▸ Required action
When the string "class" appears in a line of the records, show the whole line.

▸ Material supplied
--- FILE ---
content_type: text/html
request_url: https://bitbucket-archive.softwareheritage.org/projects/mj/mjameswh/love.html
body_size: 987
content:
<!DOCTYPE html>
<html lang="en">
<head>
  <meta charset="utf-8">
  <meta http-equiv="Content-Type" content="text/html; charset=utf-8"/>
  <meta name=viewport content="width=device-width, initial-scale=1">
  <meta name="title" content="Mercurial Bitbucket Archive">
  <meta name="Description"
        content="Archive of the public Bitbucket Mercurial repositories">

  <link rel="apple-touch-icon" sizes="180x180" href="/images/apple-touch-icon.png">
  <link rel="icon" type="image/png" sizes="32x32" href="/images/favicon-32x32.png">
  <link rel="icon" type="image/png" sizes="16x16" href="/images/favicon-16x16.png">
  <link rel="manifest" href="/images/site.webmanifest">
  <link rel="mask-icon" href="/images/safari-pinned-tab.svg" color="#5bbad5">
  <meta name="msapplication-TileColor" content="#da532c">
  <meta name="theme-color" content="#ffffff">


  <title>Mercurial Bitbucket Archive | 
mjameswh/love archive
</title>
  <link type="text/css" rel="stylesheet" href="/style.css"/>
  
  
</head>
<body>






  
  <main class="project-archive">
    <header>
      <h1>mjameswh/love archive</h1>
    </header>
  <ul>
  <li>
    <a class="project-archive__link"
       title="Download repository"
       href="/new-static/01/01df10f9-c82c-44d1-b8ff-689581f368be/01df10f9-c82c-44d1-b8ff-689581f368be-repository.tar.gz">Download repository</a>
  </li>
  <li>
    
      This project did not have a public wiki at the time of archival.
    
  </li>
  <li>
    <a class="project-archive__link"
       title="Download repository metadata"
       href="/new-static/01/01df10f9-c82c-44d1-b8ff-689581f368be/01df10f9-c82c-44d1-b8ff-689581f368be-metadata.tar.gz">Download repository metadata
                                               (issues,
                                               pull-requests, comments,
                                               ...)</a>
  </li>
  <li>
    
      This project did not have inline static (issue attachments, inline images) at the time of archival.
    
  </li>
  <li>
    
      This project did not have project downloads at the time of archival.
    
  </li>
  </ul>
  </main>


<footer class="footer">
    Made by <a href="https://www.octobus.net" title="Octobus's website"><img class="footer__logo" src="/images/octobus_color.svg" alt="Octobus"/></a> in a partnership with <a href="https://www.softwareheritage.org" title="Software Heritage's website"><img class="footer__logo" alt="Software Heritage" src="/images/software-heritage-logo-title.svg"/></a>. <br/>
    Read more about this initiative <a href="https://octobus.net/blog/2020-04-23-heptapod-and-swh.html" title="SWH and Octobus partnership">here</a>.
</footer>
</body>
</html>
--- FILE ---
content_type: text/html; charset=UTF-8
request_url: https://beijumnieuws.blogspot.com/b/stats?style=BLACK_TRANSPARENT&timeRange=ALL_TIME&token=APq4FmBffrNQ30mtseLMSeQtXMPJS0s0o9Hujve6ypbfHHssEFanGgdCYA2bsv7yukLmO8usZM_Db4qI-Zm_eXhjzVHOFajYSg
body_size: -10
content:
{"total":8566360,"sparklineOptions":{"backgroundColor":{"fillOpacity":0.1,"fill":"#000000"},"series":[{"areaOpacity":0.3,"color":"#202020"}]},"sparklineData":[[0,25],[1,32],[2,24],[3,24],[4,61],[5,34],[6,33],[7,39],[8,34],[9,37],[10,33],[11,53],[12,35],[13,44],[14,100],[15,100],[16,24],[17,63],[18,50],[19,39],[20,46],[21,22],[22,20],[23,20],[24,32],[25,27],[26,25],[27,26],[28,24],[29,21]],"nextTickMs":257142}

▸ Answer section
  <main class="project-archive">
    <a class="project-archive__link"
    <a class="project-archive__link"
<footer class="footer">
    Made by <a href="https://www.octobus.net" title="Octobus's website"><img class="footer__logo" src="/images/octobus_color.svg" alt="Octobus"/></a> in a partnership with <a href="https://www.softwareheritage.org" title="Software Heritage's website"><img class="footer__logo" alt="Software Heritage" src="/images/software-heritage-logo-title.svg"/></a>. <br/>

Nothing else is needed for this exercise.